▶ [Required task]:
Return the lines of the records from the line containing "From point 411,311" through the end of the records, reproducing each one without change and omitting the pictures.

▶ [Source material]:
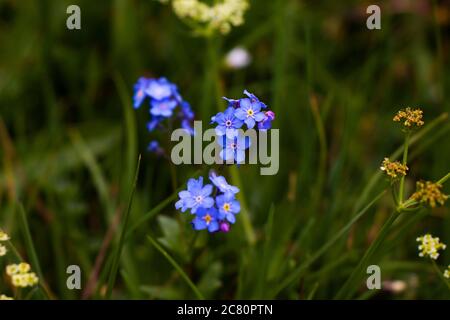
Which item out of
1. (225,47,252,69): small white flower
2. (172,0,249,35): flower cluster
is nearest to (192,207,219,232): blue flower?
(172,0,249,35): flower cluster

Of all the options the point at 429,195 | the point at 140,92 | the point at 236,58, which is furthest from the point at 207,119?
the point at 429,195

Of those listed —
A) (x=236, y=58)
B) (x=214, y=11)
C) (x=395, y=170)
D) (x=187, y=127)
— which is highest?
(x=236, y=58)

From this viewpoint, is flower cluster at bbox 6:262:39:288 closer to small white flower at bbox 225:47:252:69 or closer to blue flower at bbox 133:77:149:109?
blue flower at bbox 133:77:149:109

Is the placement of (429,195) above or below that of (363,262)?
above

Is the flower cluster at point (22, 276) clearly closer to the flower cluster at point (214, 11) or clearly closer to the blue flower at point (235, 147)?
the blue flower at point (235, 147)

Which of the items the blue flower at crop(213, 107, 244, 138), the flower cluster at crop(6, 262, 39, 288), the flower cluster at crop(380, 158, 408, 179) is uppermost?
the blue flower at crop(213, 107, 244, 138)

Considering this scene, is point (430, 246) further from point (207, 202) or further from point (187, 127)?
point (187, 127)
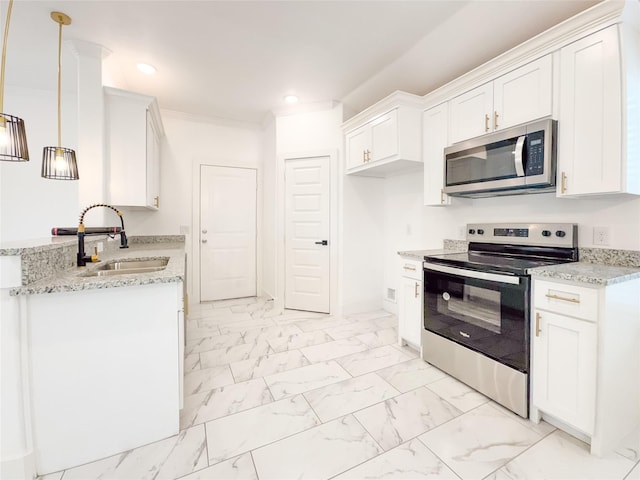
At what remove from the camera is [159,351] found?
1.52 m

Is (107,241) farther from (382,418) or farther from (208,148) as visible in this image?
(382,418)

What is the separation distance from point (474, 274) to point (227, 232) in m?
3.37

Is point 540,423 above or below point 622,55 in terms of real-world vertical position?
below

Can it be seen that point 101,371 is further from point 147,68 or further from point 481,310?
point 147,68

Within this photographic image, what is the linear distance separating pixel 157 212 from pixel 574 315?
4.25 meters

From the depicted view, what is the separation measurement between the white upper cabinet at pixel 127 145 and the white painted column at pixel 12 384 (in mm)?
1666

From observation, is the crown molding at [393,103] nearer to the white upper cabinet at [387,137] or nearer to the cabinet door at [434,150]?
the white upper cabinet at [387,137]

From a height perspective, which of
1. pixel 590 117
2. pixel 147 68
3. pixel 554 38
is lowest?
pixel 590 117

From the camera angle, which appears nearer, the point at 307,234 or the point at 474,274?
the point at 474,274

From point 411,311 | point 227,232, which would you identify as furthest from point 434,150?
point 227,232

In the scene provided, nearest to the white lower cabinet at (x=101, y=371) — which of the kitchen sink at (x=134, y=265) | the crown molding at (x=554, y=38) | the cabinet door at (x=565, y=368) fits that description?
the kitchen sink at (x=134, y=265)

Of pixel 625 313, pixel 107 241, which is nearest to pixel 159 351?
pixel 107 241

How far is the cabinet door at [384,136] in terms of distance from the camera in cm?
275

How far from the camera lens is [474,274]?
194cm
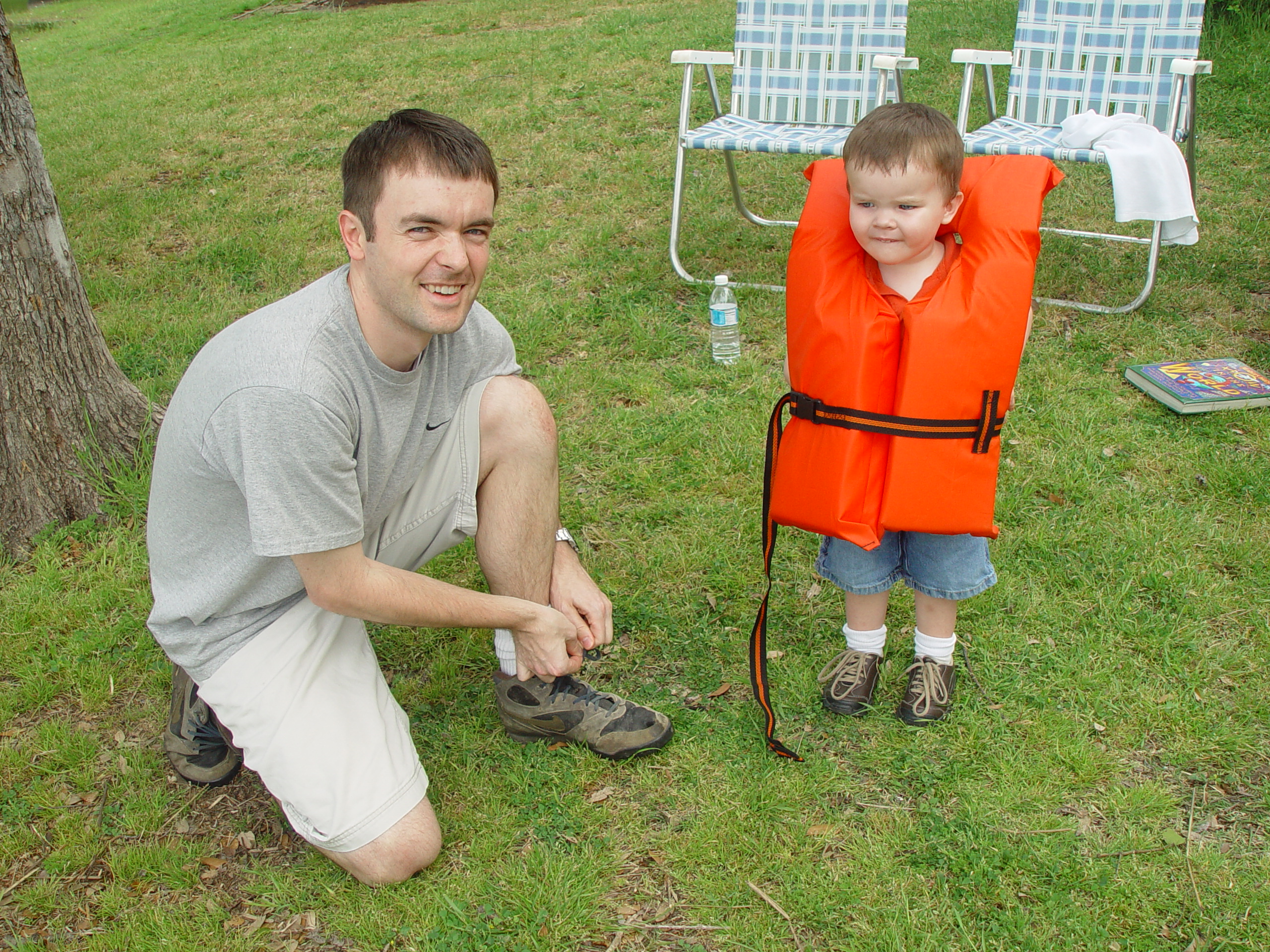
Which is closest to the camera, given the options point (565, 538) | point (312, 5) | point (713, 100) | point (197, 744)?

▶ [Complete response]:
From point 411,311 | point 227,232, which would you identify as furthest from point 434,150?
point 227,232

In the scene provided, nearest to the white lower cabinet at (x=101, y=371) — which of the kitchen sink at (x=134, y=265) | the crown molding at (x=554, y=38) | the cabinet door at (x=565, y=368) fits that description?
the kitchen sink at (x=134, y=265)

Of pixel 625 313, pixel 107 241, which is nearest to pixel 159 351?
pixel 107 241

How far is the cabinet door at [384,136] in terms of distance from the camera in cm?
275

How far from the camera lens is [474,274]?
194cm
Which is closest to the camera, given the options point (565, 538) | point (312, 5) | point (713, 100) | point (197, 744)?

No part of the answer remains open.